▸ WHAT THIS TASK INVOLVES:
Reproduce the first line of the entries that follow and each later line, word for word, ending with the one containing "scientific name: Sylvilagus".
+++ SUPPLIED RECORDS +++
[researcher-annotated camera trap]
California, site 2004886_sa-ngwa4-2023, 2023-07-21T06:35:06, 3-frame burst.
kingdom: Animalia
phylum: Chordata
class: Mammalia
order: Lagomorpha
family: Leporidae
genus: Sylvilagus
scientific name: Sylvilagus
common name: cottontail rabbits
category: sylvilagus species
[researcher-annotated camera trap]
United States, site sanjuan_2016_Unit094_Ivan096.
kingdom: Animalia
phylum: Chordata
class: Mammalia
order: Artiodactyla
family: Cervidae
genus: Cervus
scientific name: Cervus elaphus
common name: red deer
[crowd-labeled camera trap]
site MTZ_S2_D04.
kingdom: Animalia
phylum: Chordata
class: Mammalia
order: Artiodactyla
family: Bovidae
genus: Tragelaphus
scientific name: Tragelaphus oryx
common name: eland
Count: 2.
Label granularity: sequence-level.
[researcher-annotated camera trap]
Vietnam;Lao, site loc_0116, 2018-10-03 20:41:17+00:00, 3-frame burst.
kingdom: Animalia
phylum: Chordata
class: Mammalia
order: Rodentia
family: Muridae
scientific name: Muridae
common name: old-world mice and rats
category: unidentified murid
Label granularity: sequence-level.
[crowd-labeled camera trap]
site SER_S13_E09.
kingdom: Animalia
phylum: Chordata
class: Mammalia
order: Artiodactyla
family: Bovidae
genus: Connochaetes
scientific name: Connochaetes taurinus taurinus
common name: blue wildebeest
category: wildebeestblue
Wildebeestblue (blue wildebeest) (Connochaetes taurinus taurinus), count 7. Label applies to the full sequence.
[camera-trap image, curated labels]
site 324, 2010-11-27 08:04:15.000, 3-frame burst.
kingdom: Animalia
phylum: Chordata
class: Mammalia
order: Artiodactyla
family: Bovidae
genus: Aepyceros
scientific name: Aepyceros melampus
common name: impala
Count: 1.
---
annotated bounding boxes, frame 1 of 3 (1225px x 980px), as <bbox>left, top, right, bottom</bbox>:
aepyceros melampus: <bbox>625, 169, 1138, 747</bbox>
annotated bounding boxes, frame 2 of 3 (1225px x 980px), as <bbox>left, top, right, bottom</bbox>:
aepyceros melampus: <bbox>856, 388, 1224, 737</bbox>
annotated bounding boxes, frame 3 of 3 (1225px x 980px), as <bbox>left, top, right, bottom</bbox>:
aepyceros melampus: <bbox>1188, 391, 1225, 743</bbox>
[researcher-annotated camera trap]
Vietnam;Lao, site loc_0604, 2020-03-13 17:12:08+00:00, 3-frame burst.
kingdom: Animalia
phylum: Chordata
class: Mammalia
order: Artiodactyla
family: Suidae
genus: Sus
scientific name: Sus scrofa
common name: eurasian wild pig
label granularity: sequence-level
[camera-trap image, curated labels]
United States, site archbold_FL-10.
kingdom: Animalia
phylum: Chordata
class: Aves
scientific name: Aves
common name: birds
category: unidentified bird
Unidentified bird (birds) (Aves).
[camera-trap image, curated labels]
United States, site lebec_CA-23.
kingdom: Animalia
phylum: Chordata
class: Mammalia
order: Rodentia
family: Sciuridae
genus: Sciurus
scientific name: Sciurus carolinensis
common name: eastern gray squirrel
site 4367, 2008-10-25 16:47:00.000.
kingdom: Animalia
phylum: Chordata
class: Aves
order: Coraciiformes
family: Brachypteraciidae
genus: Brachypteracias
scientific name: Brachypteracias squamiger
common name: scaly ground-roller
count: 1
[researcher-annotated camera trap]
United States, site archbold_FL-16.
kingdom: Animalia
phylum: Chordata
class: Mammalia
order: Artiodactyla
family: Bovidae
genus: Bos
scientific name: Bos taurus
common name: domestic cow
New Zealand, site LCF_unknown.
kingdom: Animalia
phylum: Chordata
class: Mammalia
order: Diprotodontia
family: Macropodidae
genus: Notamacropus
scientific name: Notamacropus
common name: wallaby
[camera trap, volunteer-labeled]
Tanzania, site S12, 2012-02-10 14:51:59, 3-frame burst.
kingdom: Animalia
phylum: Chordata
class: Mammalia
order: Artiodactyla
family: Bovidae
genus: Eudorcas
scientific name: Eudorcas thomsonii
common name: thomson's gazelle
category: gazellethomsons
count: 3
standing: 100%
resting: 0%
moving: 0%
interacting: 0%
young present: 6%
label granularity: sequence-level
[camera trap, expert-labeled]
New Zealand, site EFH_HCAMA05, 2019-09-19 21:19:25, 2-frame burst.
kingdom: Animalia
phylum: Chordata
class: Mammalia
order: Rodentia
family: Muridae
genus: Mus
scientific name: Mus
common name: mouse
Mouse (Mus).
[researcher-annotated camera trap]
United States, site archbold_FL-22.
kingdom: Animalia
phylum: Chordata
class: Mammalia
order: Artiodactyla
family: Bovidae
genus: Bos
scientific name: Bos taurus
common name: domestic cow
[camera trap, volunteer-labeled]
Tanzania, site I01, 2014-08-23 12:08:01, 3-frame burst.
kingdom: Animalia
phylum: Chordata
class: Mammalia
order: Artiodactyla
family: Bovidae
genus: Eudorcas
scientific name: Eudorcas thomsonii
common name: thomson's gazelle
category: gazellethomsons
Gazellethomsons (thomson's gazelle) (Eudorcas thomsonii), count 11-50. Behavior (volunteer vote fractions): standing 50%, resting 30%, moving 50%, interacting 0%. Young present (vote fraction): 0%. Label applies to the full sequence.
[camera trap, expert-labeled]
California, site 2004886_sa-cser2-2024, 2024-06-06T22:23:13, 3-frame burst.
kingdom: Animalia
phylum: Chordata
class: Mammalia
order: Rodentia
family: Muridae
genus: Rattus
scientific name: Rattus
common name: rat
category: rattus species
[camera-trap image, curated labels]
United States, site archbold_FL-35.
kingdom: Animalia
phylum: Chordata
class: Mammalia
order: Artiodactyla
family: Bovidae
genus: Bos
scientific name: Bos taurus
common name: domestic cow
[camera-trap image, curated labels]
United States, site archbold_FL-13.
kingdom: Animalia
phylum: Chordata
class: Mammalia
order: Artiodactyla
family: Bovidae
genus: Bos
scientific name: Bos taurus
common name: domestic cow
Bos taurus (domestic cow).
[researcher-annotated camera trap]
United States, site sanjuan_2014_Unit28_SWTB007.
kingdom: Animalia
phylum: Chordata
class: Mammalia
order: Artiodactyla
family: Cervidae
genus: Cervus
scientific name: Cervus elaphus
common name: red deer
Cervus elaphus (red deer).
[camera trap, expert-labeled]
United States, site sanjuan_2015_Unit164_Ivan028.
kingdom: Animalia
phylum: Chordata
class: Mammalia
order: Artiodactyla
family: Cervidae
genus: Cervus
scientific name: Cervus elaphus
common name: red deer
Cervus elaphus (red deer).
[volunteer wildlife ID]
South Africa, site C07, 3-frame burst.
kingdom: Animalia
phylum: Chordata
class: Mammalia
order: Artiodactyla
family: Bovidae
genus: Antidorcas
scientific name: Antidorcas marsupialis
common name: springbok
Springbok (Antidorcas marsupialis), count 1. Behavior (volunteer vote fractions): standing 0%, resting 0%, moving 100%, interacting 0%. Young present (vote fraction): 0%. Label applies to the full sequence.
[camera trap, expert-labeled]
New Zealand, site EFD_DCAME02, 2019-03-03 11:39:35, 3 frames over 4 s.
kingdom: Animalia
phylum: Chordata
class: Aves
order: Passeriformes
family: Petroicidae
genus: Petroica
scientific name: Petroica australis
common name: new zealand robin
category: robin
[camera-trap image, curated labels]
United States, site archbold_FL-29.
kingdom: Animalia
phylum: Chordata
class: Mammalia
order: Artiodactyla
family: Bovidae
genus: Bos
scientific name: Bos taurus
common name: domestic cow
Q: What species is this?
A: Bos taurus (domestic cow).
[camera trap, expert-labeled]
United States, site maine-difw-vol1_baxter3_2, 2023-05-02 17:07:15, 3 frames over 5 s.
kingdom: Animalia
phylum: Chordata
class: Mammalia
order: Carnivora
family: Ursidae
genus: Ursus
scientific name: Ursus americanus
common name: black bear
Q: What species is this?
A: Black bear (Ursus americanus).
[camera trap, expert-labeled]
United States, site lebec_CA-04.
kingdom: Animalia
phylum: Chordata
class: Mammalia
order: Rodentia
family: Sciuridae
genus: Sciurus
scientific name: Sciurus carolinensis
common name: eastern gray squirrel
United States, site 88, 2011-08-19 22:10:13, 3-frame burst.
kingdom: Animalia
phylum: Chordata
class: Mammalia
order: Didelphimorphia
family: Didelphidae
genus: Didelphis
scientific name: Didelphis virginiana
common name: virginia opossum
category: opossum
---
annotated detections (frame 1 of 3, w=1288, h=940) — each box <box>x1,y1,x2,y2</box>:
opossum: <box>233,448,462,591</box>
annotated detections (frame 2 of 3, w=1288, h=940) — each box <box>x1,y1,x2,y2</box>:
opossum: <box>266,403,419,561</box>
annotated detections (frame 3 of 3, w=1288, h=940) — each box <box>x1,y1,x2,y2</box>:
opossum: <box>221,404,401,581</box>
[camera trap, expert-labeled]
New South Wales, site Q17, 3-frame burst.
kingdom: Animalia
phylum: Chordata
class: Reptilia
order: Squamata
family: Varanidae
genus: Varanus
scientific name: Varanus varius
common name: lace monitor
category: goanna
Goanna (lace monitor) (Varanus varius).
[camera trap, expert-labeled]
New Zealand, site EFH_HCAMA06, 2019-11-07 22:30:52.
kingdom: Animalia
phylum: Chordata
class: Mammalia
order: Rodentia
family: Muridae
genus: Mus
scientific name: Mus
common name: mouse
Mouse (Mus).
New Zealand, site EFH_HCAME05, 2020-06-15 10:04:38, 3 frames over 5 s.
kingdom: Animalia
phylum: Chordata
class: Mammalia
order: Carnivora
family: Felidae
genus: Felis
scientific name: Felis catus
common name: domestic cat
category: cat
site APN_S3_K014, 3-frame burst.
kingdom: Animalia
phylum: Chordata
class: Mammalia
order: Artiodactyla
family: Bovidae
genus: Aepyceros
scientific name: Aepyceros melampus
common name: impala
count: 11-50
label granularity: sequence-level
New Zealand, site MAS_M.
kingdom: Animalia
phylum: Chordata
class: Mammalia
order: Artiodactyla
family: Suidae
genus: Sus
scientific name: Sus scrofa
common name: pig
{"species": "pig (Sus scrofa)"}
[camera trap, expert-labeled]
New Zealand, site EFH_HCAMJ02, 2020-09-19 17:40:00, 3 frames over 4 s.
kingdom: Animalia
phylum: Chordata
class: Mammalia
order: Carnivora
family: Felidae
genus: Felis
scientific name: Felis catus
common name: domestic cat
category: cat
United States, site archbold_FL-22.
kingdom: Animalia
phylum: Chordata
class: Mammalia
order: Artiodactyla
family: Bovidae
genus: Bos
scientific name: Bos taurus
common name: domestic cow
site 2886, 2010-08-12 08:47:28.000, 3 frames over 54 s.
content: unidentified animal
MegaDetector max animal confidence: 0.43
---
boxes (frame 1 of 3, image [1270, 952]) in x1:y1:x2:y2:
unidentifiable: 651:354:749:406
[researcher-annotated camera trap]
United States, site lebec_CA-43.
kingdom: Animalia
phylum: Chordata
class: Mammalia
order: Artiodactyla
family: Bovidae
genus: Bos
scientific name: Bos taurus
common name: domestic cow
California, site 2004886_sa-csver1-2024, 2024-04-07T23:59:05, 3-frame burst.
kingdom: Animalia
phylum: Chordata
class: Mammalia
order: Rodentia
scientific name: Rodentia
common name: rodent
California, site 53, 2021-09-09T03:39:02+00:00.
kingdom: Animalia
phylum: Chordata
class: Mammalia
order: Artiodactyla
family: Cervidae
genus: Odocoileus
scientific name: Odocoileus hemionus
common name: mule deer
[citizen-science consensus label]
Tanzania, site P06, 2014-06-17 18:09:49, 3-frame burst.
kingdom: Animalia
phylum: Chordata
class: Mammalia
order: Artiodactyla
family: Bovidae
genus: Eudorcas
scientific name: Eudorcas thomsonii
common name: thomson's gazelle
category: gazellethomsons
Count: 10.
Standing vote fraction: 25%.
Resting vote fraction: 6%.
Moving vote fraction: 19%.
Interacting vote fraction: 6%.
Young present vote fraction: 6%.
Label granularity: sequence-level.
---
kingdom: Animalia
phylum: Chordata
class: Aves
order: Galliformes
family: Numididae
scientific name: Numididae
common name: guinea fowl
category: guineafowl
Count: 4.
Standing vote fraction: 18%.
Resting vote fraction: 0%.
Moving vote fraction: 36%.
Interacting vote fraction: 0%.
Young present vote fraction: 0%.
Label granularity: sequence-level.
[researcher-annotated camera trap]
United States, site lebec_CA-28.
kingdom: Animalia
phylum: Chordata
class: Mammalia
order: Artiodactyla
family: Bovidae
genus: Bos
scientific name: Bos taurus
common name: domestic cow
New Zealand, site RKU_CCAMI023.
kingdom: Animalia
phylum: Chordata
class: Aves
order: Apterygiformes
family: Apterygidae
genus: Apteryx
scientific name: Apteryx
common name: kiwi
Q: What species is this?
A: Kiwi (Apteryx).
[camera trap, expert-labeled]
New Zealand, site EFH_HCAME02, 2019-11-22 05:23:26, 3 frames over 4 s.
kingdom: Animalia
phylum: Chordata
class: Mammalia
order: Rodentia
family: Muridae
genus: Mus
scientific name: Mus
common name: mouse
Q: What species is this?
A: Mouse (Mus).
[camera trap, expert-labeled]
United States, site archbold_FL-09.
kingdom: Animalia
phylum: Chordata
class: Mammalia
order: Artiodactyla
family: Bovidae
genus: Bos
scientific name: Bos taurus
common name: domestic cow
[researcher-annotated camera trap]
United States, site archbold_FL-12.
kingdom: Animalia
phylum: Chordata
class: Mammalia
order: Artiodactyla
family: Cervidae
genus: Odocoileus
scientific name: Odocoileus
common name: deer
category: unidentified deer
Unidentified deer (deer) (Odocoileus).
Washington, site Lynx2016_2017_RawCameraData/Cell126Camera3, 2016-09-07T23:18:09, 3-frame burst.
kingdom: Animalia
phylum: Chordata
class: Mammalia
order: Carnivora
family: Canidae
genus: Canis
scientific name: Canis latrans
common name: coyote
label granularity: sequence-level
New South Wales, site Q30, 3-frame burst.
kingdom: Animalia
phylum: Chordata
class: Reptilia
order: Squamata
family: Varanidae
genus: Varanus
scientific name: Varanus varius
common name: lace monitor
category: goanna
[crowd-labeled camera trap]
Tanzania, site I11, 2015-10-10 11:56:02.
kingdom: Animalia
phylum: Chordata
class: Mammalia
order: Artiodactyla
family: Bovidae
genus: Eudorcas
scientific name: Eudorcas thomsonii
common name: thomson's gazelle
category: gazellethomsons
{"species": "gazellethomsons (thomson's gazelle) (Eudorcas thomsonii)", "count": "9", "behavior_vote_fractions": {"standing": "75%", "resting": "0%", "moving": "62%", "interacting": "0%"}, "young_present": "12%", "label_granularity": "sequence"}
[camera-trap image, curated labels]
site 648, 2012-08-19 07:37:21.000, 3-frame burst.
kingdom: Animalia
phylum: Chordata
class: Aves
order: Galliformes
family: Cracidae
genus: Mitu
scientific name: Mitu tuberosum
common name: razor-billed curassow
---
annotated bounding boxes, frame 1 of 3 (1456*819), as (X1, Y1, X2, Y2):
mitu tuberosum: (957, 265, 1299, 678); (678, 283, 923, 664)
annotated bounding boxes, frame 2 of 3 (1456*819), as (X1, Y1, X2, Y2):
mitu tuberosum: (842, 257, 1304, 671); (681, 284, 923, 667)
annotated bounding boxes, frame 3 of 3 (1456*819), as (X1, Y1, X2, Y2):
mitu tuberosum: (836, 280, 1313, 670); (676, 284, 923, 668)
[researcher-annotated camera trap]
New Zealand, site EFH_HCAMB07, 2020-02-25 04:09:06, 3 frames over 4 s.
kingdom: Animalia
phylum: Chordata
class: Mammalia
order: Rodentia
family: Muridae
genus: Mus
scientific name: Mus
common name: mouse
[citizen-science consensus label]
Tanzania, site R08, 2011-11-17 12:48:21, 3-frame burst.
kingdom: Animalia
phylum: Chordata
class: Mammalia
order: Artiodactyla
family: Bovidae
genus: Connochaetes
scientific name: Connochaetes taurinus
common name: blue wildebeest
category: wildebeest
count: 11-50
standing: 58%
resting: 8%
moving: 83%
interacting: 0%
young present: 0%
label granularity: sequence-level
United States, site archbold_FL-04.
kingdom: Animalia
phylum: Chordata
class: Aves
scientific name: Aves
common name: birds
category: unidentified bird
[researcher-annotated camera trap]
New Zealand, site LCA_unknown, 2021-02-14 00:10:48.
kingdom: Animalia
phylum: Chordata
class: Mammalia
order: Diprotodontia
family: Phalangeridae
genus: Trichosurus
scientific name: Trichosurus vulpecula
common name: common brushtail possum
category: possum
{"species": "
+++
▸ RESPONSE BOX:
[researcher-annotated camera trap]
California, site 2004886_sa-ngwa4-2023, 2023-07-21T06:35:06, 3-frame burst.
kingdom: Animalia
phylum: Chordata
class: Mammalia
order: Lagomorpha
family: Leporidae
genus: Sylvilagus
scientific name: Sylvilagus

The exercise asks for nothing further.